**PROBLEM DESCRIPTION:** Copy out all of the records below, switching "white window frame" to "pale window frame" wherever it appears and changing nothing else. Don't include the pictures.

**DATA FOR THE TASK:**
>> start

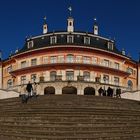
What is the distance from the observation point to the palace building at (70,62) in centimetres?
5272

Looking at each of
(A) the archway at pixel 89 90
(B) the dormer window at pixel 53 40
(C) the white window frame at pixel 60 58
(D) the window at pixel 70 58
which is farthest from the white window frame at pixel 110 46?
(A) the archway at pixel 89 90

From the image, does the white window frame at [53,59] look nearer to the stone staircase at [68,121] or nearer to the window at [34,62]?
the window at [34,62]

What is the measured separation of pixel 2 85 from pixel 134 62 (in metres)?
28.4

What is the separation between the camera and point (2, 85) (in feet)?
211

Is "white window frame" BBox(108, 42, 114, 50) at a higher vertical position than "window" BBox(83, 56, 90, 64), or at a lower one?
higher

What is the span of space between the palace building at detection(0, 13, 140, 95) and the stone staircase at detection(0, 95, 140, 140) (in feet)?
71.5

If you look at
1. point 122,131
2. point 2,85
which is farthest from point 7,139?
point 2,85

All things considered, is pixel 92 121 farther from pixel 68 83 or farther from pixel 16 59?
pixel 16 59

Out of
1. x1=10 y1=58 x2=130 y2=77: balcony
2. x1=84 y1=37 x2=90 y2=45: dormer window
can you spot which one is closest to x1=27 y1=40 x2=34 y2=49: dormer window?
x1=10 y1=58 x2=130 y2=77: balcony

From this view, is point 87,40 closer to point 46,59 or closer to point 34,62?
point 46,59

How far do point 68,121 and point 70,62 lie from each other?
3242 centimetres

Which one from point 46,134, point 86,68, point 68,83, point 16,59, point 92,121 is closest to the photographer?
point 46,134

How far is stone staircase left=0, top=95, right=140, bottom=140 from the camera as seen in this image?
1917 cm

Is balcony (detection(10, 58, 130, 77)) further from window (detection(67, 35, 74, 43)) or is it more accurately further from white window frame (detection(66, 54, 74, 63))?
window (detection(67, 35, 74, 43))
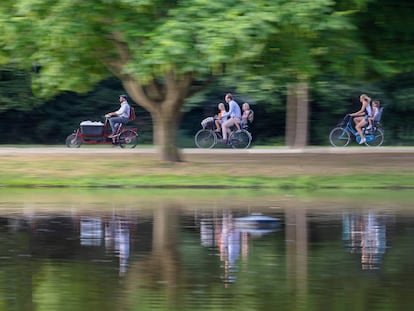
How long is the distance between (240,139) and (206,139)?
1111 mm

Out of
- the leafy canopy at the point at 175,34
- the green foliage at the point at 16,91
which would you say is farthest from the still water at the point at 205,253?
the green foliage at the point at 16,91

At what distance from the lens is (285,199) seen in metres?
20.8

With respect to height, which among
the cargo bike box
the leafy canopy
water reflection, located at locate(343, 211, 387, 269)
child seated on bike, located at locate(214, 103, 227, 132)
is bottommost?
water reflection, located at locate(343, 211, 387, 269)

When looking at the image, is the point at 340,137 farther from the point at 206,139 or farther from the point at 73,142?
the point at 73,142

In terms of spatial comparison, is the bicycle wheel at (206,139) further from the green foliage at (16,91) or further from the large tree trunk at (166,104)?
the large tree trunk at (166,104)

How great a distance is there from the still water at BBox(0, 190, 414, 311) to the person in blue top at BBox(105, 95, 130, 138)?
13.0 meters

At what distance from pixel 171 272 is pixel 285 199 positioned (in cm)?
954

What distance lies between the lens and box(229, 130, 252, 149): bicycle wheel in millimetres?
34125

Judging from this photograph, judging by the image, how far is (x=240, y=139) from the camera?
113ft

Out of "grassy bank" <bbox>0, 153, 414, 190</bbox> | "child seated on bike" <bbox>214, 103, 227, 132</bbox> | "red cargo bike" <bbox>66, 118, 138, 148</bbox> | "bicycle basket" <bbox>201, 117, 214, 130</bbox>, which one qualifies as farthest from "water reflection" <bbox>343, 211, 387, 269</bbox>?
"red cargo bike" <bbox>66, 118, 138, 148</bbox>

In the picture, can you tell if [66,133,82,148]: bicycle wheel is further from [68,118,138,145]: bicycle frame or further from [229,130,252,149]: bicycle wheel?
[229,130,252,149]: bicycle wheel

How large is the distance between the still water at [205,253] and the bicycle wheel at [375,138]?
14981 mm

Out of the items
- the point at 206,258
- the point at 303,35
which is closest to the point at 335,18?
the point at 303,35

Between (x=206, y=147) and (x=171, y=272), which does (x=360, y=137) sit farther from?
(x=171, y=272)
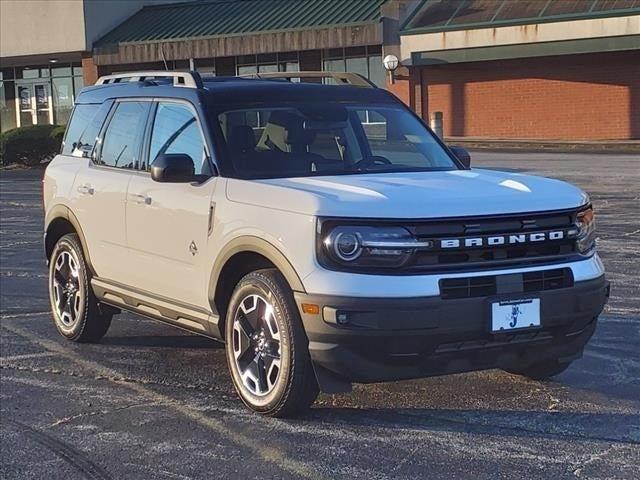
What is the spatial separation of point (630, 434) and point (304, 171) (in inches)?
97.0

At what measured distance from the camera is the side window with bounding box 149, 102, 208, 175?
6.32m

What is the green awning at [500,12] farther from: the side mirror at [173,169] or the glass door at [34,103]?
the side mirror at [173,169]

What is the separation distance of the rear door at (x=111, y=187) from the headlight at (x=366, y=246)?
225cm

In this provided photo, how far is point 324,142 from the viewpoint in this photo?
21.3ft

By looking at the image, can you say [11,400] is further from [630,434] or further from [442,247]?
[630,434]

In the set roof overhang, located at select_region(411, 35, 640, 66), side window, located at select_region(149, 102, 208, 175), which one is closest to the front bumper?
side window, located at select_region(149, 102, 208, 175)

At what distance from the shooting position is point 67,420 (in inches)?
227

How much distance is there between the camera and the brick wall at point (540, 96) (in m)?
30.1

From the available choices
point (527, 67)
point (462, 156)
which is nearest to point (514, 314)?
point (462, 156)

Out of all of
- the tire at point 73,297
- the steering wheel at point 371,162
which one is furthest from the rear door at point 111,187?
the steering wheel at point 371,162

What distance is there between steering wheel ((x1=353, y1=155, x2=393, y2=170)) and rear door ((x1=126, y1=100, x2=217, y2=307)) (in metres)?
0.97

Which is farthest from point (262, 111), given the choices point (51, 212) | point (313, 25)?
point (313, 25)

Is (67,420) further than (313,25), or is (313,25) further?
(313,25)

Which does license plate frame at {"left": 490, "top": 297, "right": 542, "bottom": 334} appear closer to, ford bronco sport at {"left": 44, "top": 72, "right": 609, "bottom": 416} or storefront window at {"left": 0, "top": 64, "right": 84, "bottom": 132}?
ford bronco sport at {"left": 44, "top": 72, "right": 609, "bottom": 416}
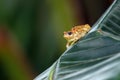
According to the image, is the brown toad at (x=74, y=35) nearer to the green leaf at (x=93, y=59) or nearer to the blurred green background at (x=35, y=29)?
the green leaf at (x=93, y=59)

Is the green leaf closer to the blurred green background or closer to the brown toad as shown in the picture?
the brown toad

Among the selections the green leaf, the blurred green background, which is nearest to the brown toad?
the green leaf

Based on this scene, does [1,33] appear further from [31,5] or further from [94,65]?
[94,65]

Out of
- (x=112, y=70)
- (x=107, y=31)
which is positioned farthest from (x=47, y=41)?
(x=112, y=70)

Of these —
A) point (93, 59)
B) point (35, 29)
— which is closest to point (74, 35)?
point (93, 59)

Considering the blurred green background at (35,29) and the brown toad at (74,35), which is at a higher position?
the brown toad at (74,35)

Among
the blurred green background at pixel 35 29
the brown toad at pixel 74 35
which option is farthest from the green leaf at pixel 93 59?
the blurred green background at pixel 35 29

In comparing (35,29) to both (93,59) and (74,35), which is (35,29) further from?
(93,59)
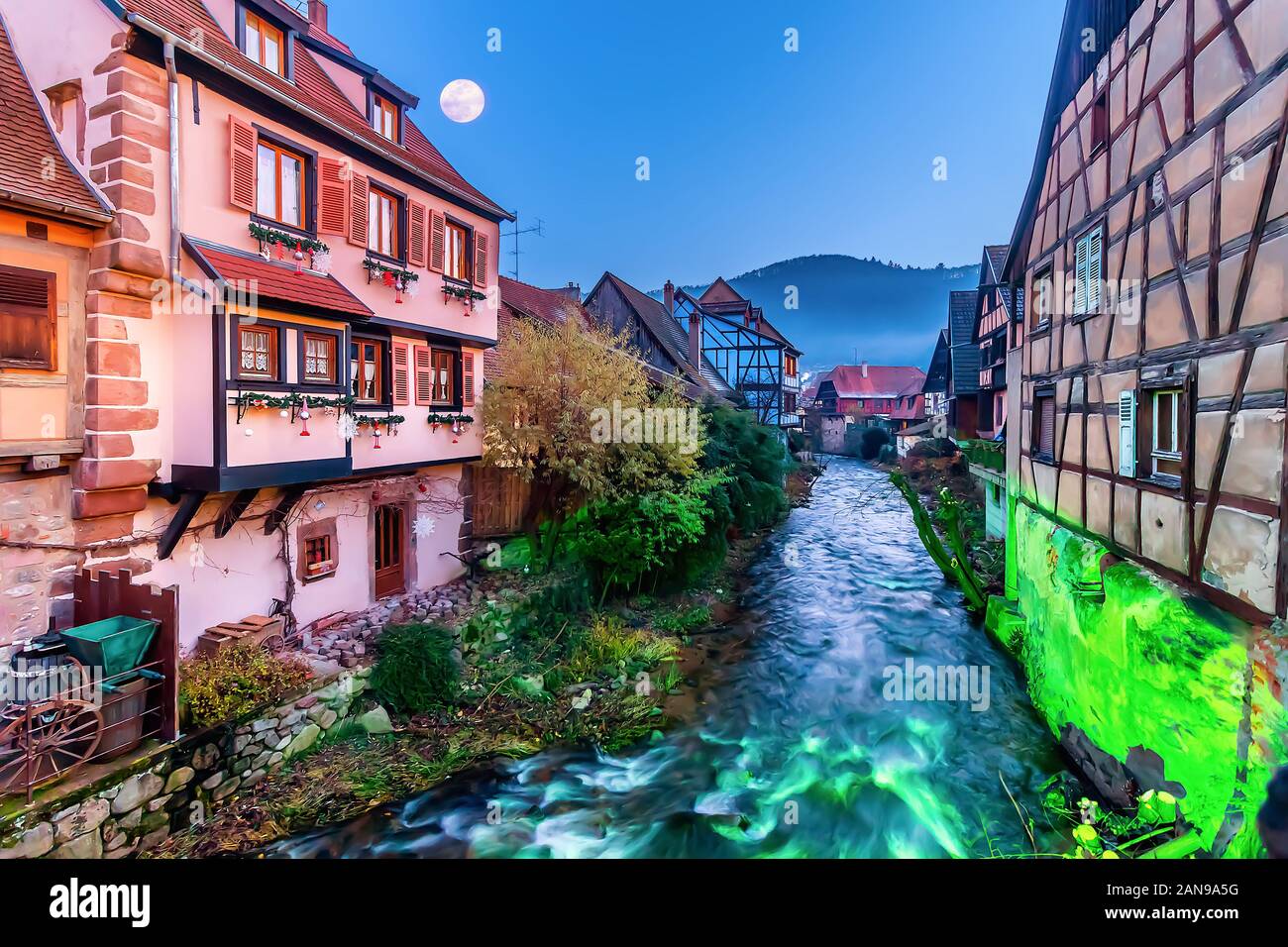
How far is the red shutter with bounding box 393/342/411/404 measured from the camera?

>> end

**SOLUTION TO THIS PROBLEM:**
What is the distance from the observation point to the palace building at (70,62) in centimetres?
5272

Looking at each of
(A) the archway at pixel 89 90
(B) the dormer window at pixel 53 40
(C) the pale window frame at pixel 60 58
(D) the window at pixel 70 58
which is farthest from the pale window frame at pixel 110 46?
(A) the archway at pixel 89 90

From the image, does the pale window frame at [53,59] look nearer to the stone staircase at [68,121] or nearer to the window at [34,62]?
the window at [34,62]

What is the measured separation of pixel 2 85 from pixel 134 62 (in metres)?
28.4

What is the separation between the camera and point (2, 85) (in feet)?
211

Is "pale window frame" BBox(108, 42, 114, 50) at a higher vertical position than "window" BBox(83, 56, 90, 64), or at a lower one?
higher

What is the span of space between the palace building at detection(0, 13, 140, 95) and the stone staircase at detection(0, 95, 140, 140) (in feet)?
71.5

If you look at
1. point 122,131
2. point 2,85
which is farthest from point 7,139?
point 2,85

All things considered, is pixel 92 121 farther from pixel 68 83 or farther from pixel 16 59?
pixel 16 59

Out of
1. x1=10 y1=58 x2=130 y2=77: balcony
2. x1=84 y1=37 x2=90 y2=45: dormer window
can you spot which one is closest to x1=27 y1=40 x2=34 y2=49: dormer window?
x1=10 y1=58 x2=130 y2=77: balcony

From this view, is point 87,40 closer to point 46,59 or closer to point 34,62?
point 46,59

How far do point 68,121 and point 70,62 lie from each other?
3242 centimetres

Which one from point 46,134, point 86,68, point 68,83, point 16,59, point 92,121 is closest to the photographer?
point 46,134

How far is stone staircase left=0, top=95, right=140, bottom=140 from the camera as seen in this image?
1917 cm

Is balcony (detection(10, 58, 130, 77)) further from window (detection(67, 35, 74, 43)) or is it more accurately further from pale window frame (detection(66, 54, 74, 63))?
window (detection(67, 35, 74, 43))
How long is the distance between (240,139) and (206,139)?
1111 mm

Out of
- the leafy canopy at the point at 175,34
- the green foliage at the point at 16,91
which would you say is farthest from the still water at the point at 205,253?
the green foliage at the point at 16,91

At what distance from the lens is (285,199) seen in metres?
20.8

With respect to height, which among
the cargo bike box
the leafy canopy
water reflection, located at locate(343, 211, 387, 269)
child seated on bike, located at locate(214, 103, 227, 132)
is bottommost?
water reflection, located at locate(343, 211, 387, 269)

When looking at the image, is the point at 340,137 farther from the point at 206,139 or farther from the point at 73,142?
the point at 73,142

In terms of spatial comparison, is the bicycle wheel at (206,139) further from the green foliage at (16,91) or further from the large tree trunk at (166,104)?
the large tree trunk at (166,104)

How great a distance is there from the still water at BBox(0, 190, 414, 311) to the person in blue top at BBox(105, 95, 130, 138)?
13.0 meters

At what distance from pixel 171 272 is pixel 285 199 positioned (in cm)?
954

What distance lies between the lens and box(229, 130, 252, 149): bicycle wheel in millimetres?
34125

Judging from this photograph, judging by the image, how far is (x=240, y=139) from the camera?
113ft

Out of "grassy bank" <bbox>0, 153, 414, 190</bbox> | "child seated on bike" <bbox>214, 103, 227, 132</bbox> | "red cargo bike" <bbox>66, 118, 138, 148</bbox> | "bicycle basket" <bbox>201, 117, 214, 130</bbox>, which one qualifies as farthest from "water reflection" <bbox>343, 211, 387, 269</bbox>?
"red cargo bike" <bbox>66, 118, 138, 148</bbox>

In the picture, can you tell if [66,133,82,148]: bicycle wheel is further from [68,118,138,145]: bicycle frame or further from [229,130,252,149]: bicycle wheel?
[229,130,252,149]: bicycle wheel

How large is the distance between the still water at [205,253] and the bicycle wheel at [375,138]?
14981 mm

Out of the items
- the point at 206,258
- the point at 303,35
which is closest to the point at 335,18?
the point at 303,35

Between (x=206, y=147) and (x=171, y=272), which does (x=360, y=137) sit farther from?
(x=171, y=272)
What is the spatial separation of point (630, 434) and point (304, 171) (in inches)?
97.0

At what measured distance from the camera is the side window with bounding box 149, 102, 208, 175?
6.32m

What is the green awning at [500,12] farther from: the side mirror at [173,169] or the glass door at [34,103]?
the side mirror at [173,169]

What is the separation distance of the rear door at (x=111, y=187) from the headlight at (x=366, y=246)?
225cm

In this provided photo, how far is point 324,142 from the viewpoint in this photo?
21.3ft

By looking at the image, can you say [11,400] is further from [630,434] or further from [442,247]?
[630,434]

In the set roof overhang, located at select_region(411, 35, 640, 66), side window, located at select_region(149, 102, 208, 175), which one is closest to the front bumper?
side window, located at select_region(149, 102, 208, 175)

At what distance from the shooting position is point 67,420 (in inches)?
227

How much distance is there between the camera and the brick wall at point (540, 96) (in m)?
30.1

From the available choices
point (527, 67)
point (462, 156)
which is nearest to point (514, 314)?
point (462, 156)

Out of all of
- the tire at point 73,297
- the steering wheel at point 371,162
which one is furthest from the rear door at point 111,187?
the steering wheel at point 371,162

What distance is there between steering wheel ((x1=353, y1=155, x2=393, y2=170)) and rear door ((x1=126, y1=100, x2=217, y2=307)) (in metres)?
0.97

Which is farthest from point (262, 111), given the choices point (51, 212) | point (313, 25)?
point (313, 25)

Is (67,420) further than (313,25), or is (313,25) further?
(313,25)

Which does license plate frame at {"left": 490, "top": 297, "right": 542, "bottom": 334} appear closer to, ford bronco sport at {"left": 44, "top": 72, "right": 609, "bottom": 416} or storefront window at {"left": 0, "top": 64, "right": 84, "bottom": 132}?
ford bronco sport at {"left": 44, "top": 72, "right": 609, "bottom": 416}
According to the image, is the brown toad at (x=74, y=35) nearer to the green leaf at (x=93, y=59) or nearer to the blurred green background at (x=35, y=29)?
the green leaf at (x=93, y=59)

Is the green leaf closer to the blurred green background or closer to the brown toad as shown in the picture?
the brown toad

Among the selections the green leaf, the blurred green background, which is nearest to the brown toad?
the green leaf

Based on this scene, does [1,33] appear further from [31,5] or further from [94,65]?
[94,65]

Out of
- (x=112, y=70)
- (x=107, y=31)
which is positioned farthest from (x=47, y=41)?
(x=112, y=70)

Of these —
A) point (93, 59)
B) point (35, 29)
— which is closest to point (74, 35)?
point (93, 59)

Considering the blurred green background at (35,29) and the brown toad at (74,35), which is at a higher position?
the brown toad at (74,35)

Among
the blurred green background at pixel 35 29
the brown toad at pixel 74 35
which option is farthest from the green leaf at pixel 93 59?
the blurred green background at pixel 35 29

In comparing (35,29) to both (93,59) and (74,35), which is (35,29) further from?
(93,59)
How far is the red shutter with bounding box 393/342/411/404 measured from the camera?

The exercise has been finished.